Highgate Rise by Anne Perry
Highgate Rise is the eleventh novel in a series of thirty two, featuring Thomas and Charlotte Pitt. Thomas Pitt, the son of a former gamekeeper, but educated as a gentleman is an Inspector in the London Metropolitan Police, based at Bow Street Police Station. Charlotte Pitt, his wife, was born of the upper middle class, with a sister Emily previously married to a Lord.
In this novel, it is autumn 1888 and Jack the Ripper is committing his crimes in Whitechapel, but far from the East End of London, Inspector Pitt is directed to investigate the death of Clemency Shaw, the wife of Dr Stephen Shaw in an arson attack in affluent Highgate. Clemency Shaw, the granddaughter of the deceased Bishop Augustus Worlingham, has been investigating the owners of East End slums. So, the question facing Pitt, is whether the intended victim of the arson attack was Clemency Shaw by slum landlords, or Dr Shaw.
There is not a lot of actual police detecting in the novel, as Perry uses Charlotte Pitt’s family and their social connections to interact with Highgate society for insights for her husband, as to possible perpetrators of the crime.

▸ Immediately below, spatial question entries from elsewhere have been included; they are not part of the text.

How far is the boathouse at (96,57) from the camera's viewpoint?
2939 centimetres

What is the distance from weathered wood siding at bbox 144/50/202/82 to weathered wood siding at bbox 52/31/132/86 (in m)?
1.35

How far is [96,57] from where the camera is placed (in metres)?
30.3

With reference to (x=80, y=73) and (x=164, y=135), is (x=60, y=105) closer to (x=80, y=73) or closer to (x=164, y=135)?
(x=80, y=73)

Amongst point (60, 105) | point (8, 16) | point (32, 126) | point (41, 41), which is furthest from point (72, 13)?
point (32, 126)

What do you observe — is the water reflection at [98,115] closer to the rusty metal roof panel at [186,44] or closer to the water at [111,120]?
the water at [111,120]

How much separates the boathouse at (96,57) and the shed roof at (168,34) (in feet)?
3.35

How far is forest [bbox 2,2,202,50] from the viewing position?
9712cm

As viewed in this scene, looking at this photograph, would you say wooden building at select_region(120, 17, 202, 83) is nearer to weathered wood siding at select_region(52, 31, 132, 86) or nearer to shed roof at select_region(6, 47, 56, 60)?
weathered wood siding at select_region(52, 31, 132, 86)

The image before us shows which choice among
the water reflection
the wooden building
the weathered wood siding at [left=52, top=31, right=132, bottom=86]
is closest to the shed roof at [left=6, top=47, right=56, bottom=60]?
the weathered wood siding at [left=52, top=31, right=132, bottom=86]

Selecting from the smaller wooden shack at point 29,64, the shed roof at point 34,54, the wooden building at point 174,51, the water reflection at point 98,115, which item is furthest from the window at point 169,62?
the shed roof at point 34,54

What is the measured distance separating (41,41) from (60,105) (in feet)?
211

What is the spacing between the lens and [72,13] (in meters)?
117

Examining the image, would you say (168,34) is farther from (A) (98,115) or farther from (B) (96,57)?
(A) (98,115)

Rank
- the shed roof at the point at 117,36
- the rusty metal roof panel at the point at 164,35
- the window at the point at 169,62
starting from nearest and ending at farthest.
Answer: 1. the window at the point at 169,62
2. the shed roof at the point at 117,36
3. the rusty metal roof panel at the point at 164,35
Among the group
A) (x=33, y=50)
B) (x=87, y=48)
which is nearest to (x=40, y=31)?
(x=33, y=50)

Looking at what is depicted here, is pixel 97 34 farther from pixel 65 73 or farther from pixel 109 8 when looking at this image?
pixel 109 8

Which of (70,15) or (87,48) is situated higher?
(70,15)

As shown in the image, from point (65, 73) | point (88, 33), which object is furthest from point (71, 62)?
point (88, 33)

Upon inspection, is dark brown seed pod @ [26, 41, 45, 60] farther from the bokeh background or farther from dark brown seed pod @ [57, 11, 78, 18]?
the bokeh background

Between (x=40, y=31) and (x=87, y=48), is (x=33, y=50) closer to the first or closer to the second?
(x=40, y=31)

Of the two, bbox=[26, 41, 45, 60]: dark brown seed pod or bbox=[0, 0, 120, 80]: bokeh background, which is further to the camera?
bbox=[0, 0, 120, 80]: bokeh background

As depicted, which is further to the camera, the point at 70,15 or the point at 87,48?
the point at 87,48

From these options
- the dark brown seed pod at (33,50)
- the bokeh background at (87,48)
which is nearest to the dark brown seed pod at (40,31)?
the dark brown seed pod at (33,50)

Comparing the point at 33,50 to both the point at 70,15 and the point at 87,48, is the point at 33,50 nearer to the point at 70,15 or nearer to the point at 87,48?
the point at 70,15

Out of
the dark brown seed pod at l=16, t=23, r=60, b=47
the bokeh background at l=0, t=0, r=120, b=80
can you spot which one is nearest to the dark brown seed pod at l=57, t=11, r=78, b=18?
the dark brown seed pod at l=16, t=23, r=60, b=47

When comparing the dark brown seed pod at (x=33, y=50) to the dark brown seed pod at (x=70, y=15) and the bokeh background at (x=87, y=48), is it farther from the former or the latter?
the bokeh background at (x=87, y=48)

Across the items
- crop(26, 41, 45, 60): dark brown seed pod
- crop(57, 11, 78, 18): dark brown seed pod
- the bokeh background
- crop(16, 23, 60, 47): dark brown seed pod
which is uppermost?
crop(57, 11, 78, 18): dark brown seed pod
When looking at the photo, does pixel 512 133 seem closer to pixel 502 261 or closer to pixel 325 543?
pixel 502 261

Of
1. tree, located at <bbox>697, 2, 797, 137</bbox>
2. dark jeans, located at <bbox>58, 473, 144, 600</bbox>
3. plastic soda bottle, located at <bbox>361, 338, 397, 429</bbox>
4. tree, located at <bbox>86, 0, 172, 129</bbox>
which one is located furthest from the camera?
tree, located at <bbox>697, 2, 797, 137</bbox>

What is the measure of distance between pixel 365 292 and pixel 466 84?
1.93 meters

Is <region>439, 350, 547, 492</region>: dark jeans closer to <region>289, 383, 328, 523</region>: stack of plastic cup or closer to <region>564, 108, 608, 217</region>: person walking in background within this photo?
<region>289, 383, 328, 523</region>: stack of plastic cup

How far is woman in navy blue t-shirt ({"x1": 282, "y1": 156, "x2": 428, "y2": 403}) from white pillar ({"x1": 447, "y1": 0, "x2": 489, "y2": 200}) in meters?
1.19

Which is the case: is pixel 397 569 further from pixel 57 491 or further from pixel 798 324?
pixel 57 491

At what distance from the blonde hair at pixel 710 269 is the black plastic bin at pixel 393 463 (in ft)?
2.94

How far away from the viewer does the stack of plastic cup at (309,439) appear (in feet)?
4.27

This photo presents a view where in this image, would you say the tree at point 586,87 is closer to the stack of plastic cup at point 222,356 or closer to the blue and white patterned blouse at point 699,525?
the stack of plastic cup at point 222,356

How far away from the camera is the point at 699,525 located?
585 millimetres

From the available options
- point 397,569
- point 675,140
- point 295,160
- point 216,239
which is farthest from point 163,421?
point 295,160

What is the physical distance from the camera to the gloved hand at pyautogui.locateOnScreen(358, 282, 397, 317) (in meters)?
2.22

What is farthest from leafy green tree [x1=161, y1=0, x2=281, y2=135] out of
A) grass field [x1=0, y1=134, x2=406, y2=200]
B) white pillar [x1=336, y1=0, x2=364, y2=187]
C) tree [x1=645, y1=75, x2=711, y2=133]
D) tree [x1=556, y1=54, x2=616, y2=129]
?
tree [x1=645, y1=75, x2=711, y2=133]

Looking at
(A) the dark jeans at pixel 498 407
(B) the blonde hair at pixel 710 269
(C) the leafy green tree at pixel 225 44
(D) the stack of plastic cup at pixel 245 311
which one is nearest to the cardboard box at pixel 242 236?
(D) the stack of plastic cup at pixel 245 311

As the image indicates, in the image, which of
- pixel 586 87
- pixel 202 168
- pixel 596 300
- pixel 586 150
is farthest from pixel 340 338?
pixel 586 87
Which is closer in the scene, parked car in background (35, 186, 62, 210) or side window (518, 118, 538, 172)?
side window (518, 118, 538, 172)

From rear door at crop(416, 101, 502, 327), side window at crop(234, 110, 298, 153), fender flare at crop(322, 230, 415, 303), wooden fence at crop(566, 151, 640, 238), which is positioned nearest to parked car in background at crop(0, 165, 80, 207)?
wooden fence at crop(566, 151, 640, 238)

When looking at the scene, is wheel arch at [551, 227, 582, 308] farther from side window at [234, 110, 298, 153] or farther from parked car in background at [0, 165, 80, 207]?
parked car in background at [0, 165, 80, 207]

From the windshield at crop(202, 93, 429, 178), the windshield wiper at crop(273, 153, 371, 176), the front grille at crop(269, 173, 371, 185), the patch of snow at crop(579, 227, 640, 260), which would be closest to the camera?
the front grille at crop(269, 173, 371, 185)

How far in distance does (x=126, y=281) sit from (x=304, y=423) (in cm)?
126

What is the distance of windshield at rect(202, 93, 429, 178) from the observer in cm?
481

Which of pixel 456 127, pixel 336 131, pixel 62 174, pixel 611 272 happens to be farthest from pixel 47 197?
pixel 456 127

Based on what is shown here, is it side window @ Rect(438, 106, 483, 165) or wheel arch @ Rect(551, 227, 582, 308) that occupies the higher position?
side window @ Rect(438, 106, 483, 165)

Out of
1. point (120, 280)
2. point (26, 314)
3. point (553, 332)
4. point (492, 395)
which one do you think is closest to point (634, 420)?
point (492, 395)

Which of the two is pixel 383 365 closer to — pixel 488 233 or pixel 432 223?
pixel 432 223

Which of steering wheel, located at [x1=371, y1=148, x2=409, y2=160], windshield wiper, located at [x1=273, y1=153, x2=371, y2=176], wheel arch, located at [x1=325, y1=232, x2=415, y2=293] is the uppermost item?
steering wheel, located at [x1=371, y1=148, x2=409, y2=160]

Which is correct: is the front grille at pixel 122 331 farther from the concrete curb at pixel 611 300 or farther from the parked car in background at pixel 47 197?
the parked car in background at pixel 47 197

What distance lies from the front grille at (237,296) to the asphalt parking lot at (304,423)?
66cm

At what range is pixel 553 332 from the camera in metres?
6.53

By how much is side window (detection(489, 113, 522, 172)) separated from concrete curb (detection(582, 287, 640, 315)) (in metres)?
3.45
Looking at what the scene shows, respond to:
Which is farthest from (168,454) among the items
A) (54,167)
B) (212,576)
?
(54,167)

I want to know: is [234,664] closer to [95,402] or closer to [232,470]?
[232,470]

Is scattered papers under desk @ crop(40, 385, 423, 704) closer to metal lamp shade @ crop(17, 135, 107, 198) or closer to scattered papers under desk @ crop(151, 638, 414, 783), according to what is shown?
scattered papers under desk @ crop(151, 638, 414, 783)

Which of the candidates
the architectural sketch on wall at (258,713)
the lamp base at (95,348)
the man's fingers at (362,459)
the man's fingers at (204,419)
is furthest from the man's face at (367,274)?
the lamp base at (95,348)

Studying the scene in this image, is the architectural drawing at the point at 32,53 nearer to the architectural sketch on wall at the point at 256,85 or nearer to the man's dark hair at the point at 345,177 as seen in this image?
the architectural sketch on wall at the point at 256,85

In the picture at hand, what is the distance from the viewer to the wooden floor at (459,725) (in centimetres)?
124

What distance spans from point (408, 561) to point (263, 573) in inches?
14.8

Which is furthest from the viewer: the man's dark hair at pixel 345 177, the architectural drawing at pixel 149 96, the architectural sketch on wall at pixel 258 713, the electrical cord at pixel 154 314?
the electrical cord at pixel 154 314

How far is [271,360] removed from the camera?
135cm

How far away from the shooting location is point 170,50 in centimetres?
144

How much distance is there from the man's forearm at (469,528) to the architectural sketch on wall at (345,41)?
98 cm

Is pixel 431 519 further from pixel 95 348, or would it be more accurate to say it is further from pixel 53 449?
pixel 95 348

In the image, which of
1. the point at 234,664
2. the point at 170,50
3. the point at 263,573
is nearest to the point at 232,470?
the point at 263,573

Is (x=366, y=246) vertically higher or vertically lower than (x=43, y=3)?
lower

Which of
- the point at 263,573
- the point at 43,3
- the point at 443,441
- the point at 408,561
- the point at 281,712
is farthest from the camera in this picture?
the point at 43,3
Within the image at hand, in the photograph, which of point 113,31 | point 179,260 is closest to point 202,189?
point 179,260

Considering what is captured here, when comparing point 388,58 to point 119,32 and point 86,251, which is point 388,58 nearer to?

As with all the novels in this series, Anne Perry uses a geographic setting in London, both as the title and the scene of the crime, while also examining larger political, social, cultural and economic issues in Victorian society, in this case slum profiteering and the emergence of Fabian socialism. While the next novel in the series, Belgrave Square is critically regarded as a breakthrough novel, Highgate Rise is worth a read in itself and for the development of the series characters.